__Task requirements__:
Only the lines with the string "site" are needed; return each of them from the entries below.

Start of Extracted material

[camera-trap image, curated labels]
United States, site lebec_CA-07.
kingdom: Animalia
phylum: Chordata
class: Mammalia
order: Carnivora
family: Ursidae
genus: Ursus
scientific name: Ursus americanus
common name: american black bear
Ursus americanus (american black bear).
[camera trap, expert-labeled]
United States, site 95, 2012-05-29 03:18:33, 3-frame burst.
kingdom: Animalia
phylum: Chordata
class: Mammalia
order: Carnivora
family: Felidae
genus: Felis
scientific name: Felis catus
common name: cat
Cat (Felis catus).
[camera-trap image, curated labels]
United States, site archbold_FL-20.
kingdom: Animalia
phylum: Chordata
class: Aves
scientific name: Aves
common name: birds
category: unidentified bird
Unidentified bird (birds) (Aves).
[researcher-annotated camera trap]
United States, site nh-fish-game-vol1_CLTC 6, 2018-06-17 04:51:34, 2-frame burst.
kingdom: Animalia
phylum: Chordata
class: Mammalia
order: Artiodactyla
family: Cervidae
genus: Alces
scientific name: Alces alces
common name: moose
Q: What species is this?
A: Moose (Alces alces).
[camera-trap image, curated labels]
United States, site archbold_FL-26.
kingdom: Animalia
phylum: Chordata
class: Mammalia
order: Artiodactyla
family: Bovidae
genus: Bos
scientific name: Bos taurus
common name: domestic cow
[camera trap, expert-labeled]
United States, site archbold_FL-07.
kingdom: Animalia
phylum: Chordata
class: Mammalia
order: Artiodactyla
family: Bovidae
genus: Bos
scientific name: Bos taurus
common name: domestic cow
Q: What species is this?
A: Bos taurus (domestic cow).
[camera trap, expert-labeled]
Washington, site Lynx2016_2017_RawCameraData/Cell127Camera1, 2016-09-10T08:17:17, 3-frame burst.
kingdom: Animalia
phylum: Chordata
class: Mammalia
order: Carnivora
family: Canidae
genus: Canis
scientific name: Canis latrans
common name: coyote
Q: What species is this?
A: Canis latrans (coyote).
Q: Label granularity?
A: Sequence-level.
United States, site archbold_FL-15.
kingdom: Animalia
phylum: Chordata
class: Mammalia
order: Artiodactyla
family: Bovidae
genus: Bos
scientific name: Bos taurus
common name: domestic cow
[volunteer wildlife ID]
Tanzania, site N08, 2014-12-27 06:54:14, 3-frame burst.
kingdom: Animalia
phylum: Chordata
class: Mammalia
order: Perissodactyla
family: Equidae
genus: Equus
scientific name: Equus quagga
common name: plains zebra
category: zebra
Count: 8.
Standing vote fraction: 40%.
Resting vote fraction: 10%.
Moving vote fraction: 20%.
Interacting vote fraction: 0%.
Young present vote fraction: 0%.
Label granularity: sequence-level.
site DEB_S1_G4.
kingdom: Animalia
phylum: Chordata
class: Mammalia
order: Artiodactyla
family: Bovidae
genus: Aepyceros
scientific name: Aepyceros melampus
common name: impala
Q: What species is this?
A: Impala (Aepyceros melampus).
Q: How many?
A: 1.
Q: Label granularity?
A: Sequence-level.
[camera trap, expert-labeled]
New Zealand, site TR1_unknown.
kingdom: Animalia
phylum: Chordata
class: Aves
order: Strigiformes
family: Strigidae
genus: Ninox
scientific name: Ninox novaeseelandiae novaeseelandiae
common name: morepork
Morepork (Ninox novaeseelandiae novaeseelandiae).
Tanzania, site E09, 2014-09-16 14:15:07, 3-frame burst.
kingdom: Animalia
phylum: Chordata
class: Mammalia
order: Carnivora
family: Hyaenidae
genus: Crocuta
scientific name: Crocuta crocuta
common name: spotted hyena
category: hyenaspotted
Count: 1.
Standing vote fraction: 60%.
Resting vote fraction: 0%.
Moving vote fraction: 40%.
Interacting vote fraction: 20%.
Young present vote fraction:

End of Extracted material

__Written solution__:
United States, site lebec_CA-07.
United States, site 95, 2012-05-29 03:18:33, 3-frame burst.
United States, site archbold_FL-20.
United States, site nh-fish-game-vol1_CLTC 6, 2018-06-17 04:51:34, 2-frame burst.
United States, site archbold_FL-26.
United States, site archbold_FL-07.
Washington, site Lynx2016_2017_RawCameraData/Cell127Camera1, 2016-09-10T08:17:17, 3-frame burst.
United States, site archbold_FL-15.
Tanzania, site N08, 2014-12-27 06:54:14, 3-frame burst.
site DEB_S1_G4.
New Zealand, site TR1_unknown.
Tanzania, site E09, 2014-09-16 14:15:07, 3-frame burst.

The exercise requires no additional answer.